Les entreprises de mode ultra-éphémère vont être soumises à des malus. Selon un arrêté de l’exécutif qui entrera en vigueur ce mardi 1 er septembre, les pénalités financières seront de plus en plus sévères jusqu’en 2030. Par ces mesures, l’État veut inciter les géants de ce secteur à changer leur pratique commerciale.
L’étau se resserre sur l’ultra-fast fashion. Dans un arrêté qui entrera en vigueur ce mardi 1 er septembre, l’exécutif précise les modalités du malus à destination des entreprises du secteur (Shein, Temu, Alibaba, etc.).
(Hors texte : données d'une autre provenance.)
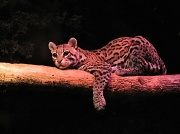 19th Feb 2012 - Ocelot.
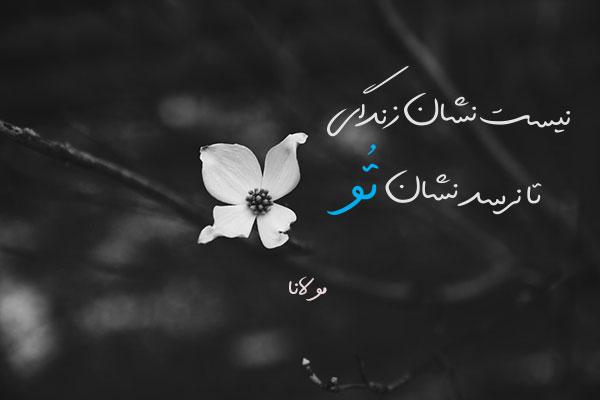 عکس نوشته تک بیتی های مولانا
Pour rappel, deux critères cumulatifs sont retenus pour cibler un vêtement soumis à des pénalités financières : la largeur de la gamme proposée par la marque et le critère de réparation d’un vêtement (*). « Si le vendeur propose un nombre trop important de référence et que son incitation à la réparation est faible, alors le produit est issu de l’ultra-fast fashion », commentent les conseillers de Serge Sapin, ministre des Petites et Moyennes entreprises, du Commerce, de l’Artisanat, du Tourisme et du Pouvoir d’achat.